Michael Hoomanawanui entered his senior year at Illinois as a possible NFL draft pick after impressing pro scouts as a junior tight end in 2008. He showed excellent hands, good speed and outstanding blocking ability. However, a high ankle sprain early last fall forced him to sit out much of the year.
He admits he was beginning to wonder about his future.
"It was hard. At times I was thinking, 'Why me?' Coming off a great junior season and hopefully build on that as a team to get a bowl game. Obviously, I didn't have a great senior season myself.
"Yeah. Thoughts (of it slipping away) creep into your head. But I have a great family and friends to give me support. I get support from the coaches, the training staff and all the guys around here. Those thoughts get into your head, but you've just got to spit them out real quick.
"After the season, I had to rethink everything. Being invited to the Senior Bowl, I took it as a big job interview. I can't go around with a chip on my shoulder because that can't make you any friends. I had a lot to prove. I missed a bunch of games, and I went down there and saw that I did good."

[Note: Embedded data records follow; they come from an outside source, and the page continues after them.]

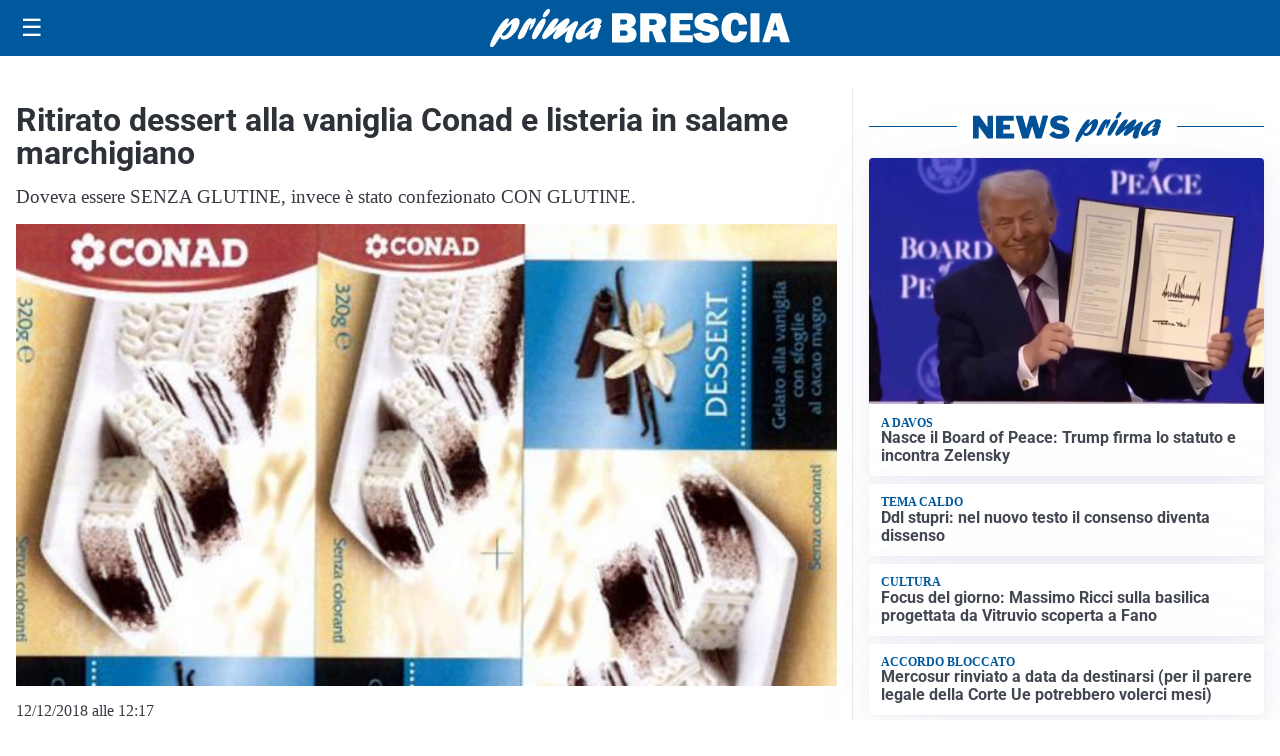

--- FILE ---
content_type: text/html; charset=utf8
request_url: https://primabrescia.it/media/my-theme/widgets/list-posts/sidebar-video-piu-visti.html?ts=29484860
body_size: 724
content:
<div class="widget-title"><span>Video più visti</span></div>
<div class="widget-sidebar-featured-poi-lista">
            
                    <article class="featured">
                <a href="https://primabrescia.it/politica/intelligenza-artificiale-inselvini-fdi-rischio-di-normalizzare-abusi-e-sfruttamento/">
                                            <figure><img width="480" height="300" src="https://primabrescia.it/media/2026/01/Intelligenza-Artificiale-480x300.jpg" class="attachment-thumbnail size-thumbnail wp-post-image" alt="Intelligenza Artificiale, Inselvini (FdI): &#8220;Rischio di normalizzare abusi e sfruttamento&#8221;" loading="lazy" sizes="(max-width: 480px) 480px, (max-width: 1024px) 640px, 1280px" decoding="async" /></figure>
                                        <div class="post-meta">
                                                    <span class="lancio">A Strasburgo</span>
                                                <h3>Intelligenza Artificiale, Inselvini (FdI): &#8220;Rischio di normalizzare abusi e sfruttamento&#8221;</h3>
                    </div>
                </a>
            </article>
                    
                    <article class="compact">
                <a href="https://primabrescia.it/attualita/medici-e-medicina-i-primi-mille-giorni-che-determinano-la-salute-futura-e-le-nuove-frontiere-della-neonatologia/">
                    <div class="post-meta">
                                                    <span class="lancio">televisione</span>
                                                <h3>&#8220;Medici e Medicina&#8221;: i primi mille giorni che determinano la salute futura e le nuove frontiere della neonatologia</h3>
                    </div>
                </a>
            </article>
                    
                    <article class="compact">
                <a href="https://primabrescia.it/attualita/lo-giuro-presentato-il-calendario-dellesercito-nella-fondazione-filosofi-lungo-loglio/">
                    <div class="post-meta">
                                                    <span class="lancio">Eventi</span>
                                                <h3>&#8220;Lo Giuro&#8221;: presentato il calendario dell&#8217;esercito nella sede della Fondazione Filosofi lungo l&#8217;Oglio</h3>
                    </div>
                </a>
            </article>
            </div>

<div class="widget-footer"><a role="button" href="/multimedia/video/" class="outline widget-more-button">Altri video</a></div>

He suffered a mild injury to his quadriceps muscles preparing for that game, but he played through it.
"I strained my quad during the Senior Bowl, the first day of practice. I played with it throughout the week, and it was fine."
Those practices were hard on everyone. Illini offensive guard Jon Asamoah hurt his shoulder and couldn't play, and there were other injuries as well.
"Yeah, Jon, and the kid from Wisconsin (O'Brien Schofield) injured hs ACL. We hadn't put the pads on in awhile. The most important part of the Senior Bowl is the practices Monday, Tuesday and Wednesday. Thursday eases down. That's usually when the GM's and coaches go home. It's the first time everyone's been hitting in awhile, so you have to tough through it. And then the game."
Hoomanawanui continued his training regimen after the game but reinjured his leg.
"I went back to training and strained it a little bit more. My trainer and I made the decision not to run at the Combine. I'll run at the Pro Timing Day Wednesday."
Despite not running, he did make an impression with his weight lifting.
"I did 25 reps at 225 pounds. I've done 26 and 27 before. It's a different story when you get up on the stage and do it in front of them. Some of the linemen didn't really do too well."
That performance was good enough for third among all tight ends present. Not running that day may end up being a blessing for him as he now can focus on preparing to run for the scouts Wednesday rather than having to bulk up for the weights. And it makes Wednesday much less strenuous.
"It was great. Not only did it show my size and strength. At the Combine you run from the bench straight to the run. You have to get your body tight for that. But I don't have to bench (at the Pro Timing Day). I could have done a little bit better, but I'm happy with that. I'll just run and do drills for the coaches. I lost a little at the Combine, but everybody said I could do it at Pro Day and be fine."
Part of the Combine is personal interviews with the various NFL teams. Scouts wanted to know why he had so few catches for the Illini last year.
"Yeah, that comes up a lot. Some interviews are a little more in depth than just the basic stuff. I remember a couple interviews. 'Junior year, you had 25 catches for so many yards, and senior year you had 10 catches for 100 yards. Why should we get you?'
"I said, 'That's a great question. The personality I have, how good an athlete I am, determination. I feel I haven't reached my peak yet. There's a lot of room to improve. Through coaching, I think I can be a guy to help out a team.'"
Of course, the 264 pounder was handicapped by having an offense and quarterback who didn't get him the ball. The pros understand that.
"Yeah, people in the NFL know football. They watch film. The big thing they bring up is, when the ball does come my way, I get it. A lot of teams talk about being a blocking tight end. But the way I look at it, just give me a shot. I'll do whatever they need me to do."
Hoomanawanui trained out of state for awhile, but he is back in Champaign now.
"I'm working our here. I've taken the program I was working at Nashville, Tennessee, and brought it back to Coach Lou (Hernandez) and Coach Zech. They're working with me every day. Me, Juice (Williams), Jeff Cumberland and Chris Duvalt are all working out together. I'm doing good, and hopefully we'll see Wednesday."
After Pro Timing Day, the Bloomington Central Catholic product will travel for private workouts with several pro teams.
"I've already got some invitations for workouts after the Pro Day. The more teams I can get with, the better. Right now I have the Browns, Bills, Falcons. I had great interviews with several more teams, so I expect to hear from those guys. San Diego. I don't think the Bears anymore. Rams, 49ers, Cowboys, Bengals. We'll see."
Illinois is changing its offense in 2010 to a more pro-style attack that features the tight end more. It is one year too late for Hoomanawanui. He wishes he had a chance in the new offense, but he holds no grudges.
"Yeah. I've met some of the coaches. Everything I've heard about the offense has been great, and all the guys are excited. I wish the best for them, and I hope they get back on track and get to a bowl."